Vizi e virtù dei penitenziari ticinesi

Il rapporto della commissione competente sugli istituti di reclusione nazionali. La sintesi

La Commissione nazionale della prevenzione della tortura (Cnpt), l'ente autorizzato a entrare nei luoghi di reclusione elvetici, ha pubblicato il rapporto sui penitenziari ticinesi dopo averli visitati lo scorso novembre. Parallelamente sono state pubblicate le osservazioni al rapporto formulate dal governo cantonale.
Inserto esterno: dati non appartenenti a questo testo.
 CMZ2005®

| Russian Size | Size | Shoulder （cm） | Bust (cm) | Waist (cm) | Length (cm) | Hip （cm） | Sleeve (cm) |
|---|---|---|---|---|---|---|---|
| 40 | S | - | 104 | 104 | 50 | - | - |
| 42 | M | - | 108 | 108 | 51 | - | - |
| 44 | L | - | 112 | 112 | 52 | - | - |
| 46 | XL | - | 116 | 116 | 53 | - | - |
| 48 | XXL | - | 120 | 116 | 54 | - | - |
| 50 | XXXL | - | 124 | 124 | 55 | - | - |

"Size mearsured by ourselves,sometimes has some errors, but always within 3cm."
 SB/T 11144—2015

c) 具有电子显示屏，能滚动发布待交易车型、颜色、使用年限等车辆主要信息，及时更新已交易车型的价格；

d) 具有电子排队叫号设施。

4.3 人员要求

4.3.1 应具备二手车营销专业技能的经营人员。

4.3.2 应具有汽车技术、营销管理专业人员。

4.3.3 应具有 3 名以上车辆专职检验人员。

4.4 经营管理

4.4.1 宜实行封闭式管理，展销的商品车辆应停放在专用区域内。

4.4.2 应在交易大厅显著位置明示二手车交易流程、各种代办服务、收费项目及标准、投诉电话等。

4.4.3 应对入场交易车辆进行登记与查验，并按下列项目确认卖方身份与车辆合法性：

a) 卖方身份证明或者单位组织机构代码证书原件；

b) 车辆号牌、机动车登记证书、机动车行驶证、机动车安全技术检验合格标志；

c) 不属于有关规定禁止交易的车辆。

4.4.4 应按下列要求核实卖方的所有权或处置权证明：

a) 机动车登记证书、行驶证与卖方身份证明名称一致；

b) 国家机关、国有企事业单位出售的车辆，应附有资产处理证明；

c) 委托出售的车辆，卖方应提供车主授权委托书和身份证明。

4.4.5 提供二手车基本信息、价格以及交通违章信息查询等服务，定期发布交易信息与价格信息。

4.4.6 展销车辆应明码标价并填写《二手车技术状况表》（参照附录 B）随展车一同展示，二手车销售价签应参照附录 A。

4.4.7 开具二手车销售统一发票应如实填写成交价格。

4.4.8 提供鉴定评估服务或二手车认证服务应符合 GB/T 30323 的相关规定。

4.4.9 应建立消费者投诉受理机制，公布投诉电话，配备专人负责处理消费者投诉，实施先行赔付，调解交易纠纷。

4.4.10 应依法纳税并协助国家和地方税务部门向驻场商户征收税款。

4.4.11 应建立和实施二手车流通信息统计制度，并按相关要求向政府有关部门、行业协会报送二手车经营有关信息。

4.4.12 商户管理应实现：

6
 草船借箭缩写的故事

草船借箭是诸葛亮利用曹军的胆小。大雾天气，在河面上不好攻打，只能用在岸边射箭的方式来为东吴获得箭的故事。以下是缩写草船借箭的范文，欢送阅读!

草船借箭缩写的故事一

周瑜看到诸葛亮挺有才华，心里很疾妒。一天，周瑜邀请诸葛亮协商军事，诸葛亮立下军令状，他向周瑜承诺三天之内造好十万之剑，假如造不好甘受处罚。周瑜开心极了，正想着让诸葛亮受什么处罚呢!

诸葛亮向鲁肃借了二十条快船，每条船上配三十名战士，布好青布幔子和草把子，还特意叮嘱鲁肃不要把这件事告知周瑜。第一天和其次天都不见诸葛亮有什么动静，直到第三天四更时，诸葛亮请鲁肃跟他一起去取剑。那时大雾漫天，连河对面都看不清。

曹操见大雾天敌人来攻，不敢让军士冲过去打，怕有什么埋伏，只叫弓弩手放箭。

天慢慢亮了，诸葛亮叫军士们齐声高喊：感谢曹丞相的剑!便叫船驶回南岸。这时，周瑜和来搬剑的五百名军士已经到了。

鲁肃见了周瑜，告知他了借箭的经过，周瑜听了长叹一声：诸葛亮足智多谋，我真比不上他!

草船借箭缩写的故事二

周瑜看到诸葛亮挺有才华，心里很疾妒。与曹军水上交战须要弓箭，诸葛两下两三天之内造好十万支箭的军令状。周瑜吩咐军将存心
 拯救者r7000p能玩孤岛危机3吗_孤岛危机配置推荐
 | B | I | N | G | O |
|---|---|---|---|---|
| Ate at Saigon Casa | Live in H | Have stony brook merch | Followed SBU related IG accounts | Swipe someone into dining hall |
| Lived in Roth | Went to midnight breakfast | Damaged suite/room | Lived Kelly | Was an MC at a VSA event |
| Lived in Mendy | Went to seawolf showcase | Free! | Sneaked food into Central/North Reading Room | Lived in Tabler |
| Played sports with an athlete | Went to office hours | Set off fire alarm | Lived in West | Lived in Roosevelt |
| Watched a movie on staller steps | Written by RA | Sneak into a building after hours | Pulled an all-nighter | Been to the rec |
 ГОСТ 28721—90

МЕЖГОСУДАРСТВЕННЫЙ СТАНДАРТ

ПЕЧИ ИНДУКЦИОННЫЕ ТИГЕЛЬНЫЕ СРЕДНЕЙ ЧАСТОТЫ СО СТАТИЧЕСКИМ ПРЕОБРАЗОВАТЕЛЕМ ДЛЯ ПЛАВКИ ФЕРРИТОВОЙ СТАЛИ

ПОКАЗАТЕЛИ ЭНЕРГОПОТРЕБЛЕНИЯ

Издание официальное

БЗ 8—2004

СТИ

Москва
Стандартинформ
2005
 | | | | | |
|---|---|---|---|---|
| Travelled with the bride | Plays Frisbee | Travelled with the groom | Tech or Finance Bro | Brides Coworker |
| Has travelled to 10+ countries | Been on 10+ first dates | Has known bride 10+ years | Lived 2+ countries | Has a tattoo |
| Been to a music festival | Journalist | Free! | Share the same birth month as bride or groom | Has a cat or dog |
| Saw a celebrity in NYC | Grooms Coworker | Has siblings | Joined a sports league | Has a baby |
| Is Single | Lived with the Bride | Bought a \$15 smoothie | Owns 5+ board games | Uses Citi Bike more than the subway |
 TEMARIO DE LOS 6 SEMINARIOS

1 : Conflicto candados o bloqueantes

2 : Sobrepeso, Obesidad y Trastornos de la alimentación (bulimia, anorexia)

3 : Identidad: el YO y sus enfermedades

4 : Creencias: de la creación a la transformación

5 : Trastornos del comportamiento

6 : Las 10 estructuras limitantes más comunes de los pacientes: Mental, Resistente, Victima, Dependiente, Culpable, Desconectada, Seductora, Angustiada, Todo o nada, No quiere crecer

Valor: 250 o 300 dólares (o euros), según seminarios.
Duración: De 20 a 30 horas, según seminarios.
Nel loro complesso, i penitenziari ticinesi sono giudicati positivamente dalla Cnpt. Anche se non mancano  punti critici. Incominciamo con gli aspetti positivi. L'atteggiamento del personale è giudicato buono dagli stessi detenuti, tanto che in molti hanno «espresso gratitudine nei confronti degli agenti e gli altri impiegati». La nota dolente riguarda il clima di lavoro del personale, emerso difficile già nel rapporto Nuofer del 2007. Poiché la mole di lavoro normale è diventata rara, spesso i dipendenti accusano un carico eccessivo da svolgere, oltre a una certa disparità tra nuovi e vecchi impiegati. Stando alla risposta del Consiglio di Stato, alcuni miglioramenti sono già stati introdotti dalla direzione, mentre il governo sta valutando la possibilità di affidarsi a un consulente esterno per migliorare l'ambiente lavorativo.
La struttura della Stampa è valutata positivamente per le celle e gli spazi di esercizio fisico o attività lavorative. Le note critiche riguardano principalmente l'assenza di una rete strutturata in grado di offrire psicoterapie adeguate ai detenuti. Il cantone, conscio del problema, ha promesso entro il 30 settembre delle soluzioni concrete in questo senso. Su un punto concordano direzione e autorità cantonale con la Cnpt, ossia l'assenza nel cantone di strutture contenitive per casi con problemi psichiatrici seguiti da personale specializzato. Il carcere, insomma, non è il posto adeguato per una certo tipo di detenuti.
Il penitenziario della Farera, di recente costruzione, presenta alcuni aspetti critici. Il problema principale, a detta della commissione, è il mancato rispetto di alcuni diritti fondamentali dei prevenuti. La causa sarebbe l'ingolfamento della struttura dovuto alle numerose tipologie di detenuti presenti. Si va dai detenuti in carcerazione preventiva, da quelli soggetti a un fermo di polizia, agli stranieri per reati amministrativi legati ai documenti. Gli agenti sono spesso impegnati nel gestire le partenze e le uscite, tralasciando per mancanza di forze alcuni aspetti. Tra questi, la mala organizzazione delle ore d'aria o di attività sia fisiche sia occupazionali dei detenuti a regime preventivo. La soluzione indicata dalla Cnpt è il ripristino della celle del posto di polizia di Lugano per le detenzioni inferiori ai quattro giorni, fermo restando che sia risolta la questione dello spazio dell'ora d'aria. Una soluzione condivisa dal governo, che si sta adoperando in tal senso.